[INFORMATION SHOWN — start]
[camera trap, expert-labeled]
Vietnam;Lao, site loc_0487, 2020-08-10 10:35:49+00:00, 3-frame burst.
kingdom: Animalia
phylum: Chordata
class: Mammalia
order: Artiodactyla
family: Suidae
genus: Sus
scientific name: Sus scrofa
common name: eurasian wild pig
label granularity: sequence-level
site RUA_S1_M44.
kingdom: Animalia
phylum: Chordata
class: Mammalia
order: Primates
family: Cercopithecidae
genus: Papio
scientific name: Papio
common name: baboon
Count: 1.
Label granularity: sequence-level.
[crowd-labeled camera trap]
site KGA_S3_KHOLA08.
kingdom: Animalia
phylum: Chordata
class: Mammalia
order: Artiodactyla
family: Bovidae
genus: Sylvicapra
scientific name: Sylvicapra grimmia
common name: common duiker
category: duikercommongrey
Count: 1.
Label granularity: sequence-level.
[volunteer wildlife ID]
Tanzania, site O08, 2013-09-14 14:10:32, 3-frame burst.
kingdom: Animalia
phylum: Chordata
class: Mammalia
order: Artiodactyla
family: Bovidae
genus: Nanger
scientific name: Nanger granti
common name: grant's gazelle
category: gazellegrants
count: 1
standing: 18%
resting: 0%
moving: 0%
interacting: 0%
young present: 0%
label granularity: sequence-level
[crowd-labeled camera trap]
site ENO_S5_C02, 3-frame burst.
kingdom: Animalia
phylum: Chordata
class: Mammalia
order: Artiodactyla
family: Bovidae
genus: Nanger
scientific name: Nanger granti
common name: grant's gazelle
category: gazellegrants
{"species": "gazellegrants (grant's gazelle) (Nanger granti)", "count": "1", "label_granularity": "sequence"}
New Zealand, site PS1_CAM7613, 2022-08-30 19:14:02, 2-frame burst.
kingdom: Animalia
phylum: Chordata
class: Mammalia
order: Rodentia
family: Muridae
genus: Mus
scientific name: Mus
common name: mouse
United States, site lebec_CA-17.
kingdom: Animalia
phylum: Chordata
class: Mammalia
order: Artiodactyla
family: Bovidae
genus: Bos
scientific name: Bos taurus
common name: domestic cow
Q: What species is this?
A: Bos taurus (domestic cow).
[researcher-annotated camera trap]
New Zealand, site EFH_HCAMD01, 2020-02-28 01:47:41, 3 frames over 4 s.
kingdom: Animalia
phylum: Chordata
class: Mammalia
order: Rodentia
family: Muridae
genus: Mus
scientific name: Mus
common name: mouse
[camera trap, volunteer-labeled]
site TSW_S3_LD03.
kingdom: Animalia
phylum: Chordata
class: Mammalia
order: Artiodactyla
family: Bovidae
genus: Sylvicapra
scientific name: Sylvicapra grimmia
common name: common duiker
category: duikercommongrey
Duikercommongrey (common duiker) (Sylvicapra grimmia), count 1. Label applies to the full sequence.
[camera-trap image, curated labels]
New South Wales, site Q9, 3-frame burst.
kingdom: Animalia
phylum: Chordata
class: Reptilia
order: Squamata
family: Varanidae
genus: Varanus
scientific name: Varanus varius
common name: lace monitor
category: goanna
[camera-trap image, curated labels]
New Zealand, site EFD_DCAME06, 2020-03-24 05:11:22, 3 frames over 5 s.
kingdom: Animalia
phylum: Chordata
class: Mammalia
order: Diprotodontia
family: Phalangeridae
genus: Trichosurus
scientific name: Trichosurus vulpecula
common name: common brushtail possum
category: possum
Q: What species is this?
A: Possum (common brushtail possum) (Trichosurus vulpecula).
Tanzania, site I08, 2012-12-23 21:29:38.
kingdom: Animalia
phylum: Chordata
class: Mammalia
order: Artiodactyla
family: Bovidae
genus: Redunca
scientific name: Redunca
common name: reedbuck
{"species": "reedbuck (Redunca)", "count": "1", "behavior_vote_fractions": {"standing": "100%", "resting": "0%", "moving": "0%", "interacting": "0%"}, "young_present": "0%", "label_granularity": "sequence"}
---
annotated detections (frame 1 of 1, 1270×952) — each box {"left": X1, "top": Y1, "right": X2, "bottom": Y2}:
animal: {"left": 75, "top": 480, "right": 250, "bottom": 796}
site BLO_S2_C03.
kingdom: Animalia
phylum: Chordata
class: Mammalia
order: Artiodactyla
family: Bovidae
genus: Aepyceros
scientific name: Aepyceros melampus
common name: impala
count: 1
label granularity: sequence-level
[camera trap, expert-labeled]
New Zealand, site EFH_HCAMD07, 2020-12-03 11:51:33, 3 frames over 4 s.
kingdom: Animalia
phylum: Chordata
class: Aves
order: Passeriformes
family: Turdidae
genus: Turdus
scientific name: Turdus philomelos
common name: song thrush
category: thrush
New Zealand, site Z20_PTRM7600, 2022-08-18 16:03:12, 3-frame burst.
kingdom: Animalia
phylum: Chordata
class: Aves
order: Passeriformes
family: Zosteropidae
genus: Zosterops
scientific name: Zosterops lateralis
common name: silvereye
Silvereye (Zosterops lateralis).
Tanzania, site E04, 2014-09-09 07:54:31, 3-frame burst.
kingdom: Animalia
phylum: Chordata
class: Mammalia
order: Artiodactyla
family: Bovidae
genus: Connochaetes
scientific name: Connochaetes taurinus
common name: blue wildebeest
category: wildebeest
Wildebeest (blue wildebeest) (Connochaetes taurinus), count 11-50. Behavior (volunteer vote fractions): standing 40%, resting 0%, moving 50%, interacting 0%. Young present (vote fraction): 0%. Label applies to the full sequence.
[INFORMATION SHOWN — finish]
» **WHAT IS BEING ASKED**
State how many lines in the entries hold the word "frames", giving the number alone.

» **RESULT OF THIS EXERCISE**
3